Mais les navires plus grands comportent également leur propre ensemble de risques. En 2021, l’Ever Given, long de 1 312 pieds, s’est échoué dans le canal de Suez et y est resté coincé pendant près d’une semaine. Les ports ont dû procéder à des ajustements pour accueillir les navires. tailles augmentées. En 2017, le canal de Panama projet d’agrandissement a été achevé pour « répondre à la demande croissante du commerce maritime utilisant des navires plus grands ». En 2019, le Pont de Bayonne reliant New York et le New Jersey a été surélevé de 64 pieds pour que les navires puissent passer en dessous.

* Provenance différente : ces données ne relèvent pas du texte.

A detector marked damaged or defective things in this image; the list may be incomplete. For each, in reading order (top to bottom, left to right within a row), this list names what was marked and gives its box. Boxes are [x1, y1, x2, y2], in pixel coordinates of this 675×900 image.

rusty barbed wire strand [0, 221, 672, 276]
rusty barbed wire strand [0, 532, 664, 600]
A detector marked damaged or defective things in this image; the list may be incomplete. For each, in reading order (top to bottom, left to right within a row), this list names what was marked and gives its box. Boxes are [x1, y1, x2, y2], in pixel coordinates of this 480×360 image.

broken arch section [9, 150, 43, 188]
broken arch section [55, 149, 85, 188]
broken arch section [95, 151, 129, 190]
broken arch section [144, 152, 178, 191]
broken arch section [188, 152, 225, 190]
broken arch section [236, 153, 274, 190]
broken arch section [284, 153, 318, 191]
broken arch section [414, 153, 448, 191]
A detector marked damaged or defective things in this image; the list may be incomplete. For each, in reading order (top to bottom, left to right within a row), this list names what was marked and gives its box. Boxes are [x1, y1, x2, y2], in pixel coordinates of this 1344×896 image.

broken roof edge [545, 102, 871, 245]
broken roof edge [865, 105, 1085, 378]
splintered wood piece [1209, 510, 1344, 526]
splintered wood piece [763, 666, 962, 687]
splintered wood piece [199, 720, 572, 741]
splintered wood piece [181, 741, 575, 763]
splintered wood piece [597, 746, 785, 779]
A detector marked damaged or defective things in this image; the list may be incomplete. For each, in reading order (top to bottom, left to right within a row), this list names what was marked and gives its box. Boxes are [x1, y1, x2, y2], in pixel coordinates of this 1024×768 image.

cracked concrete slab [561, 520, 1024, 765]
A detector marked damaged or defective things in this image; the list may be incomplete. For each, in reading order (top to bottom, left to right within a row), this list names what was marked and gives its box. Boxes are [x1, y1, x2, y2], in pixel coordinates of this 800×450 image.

Pendant une conférence de presse cette semaine, le secrétaire américain aux Transports, Pete Buttigieg, a reconnu que certains ponts modernes sont « conçus avec des caractéristiques différentes pour atténuer les impacts et protéger leurs piliers ». Mais il note également qu’il existe une incertitude quant à leur efficacité. « À l’heure actuelle, je pense qu’il y a beaucoup de débats au sein de la communauté des ingénieurs pour savoir si l’une de ces fonctionnalités aurait pu jouer un rôle dans une situation comme celle-ci. »
L’effondrement du Key Bridge amènera probablement certaines villes à réévaluer les mesures de protection mises en place sur leurs ponts. L’année dernière, à New Castle, dans le Delaware, a lancé un projet de 93 millions de dollars pour installer des dauphins entourant les piles du Delaware Memorial Bridge. Alors que la ville a pris l’initiative de renforcer le pont de manière proactive, les agences fédérales pourraient bientôt forcer d’autres villes à faire de même.
Azizinamini s’attend à ce que le Bureau national de la sécurité des transports examine « très attentivement » les réglementations en vigueur pour voir s’il existe de meilleures façons de protéger les ponts du pays. « La première chose que nous apprenons en tant qu’ingénieur, c’est que la sécurité publique est la priorité numéro un », explique Azizinamini.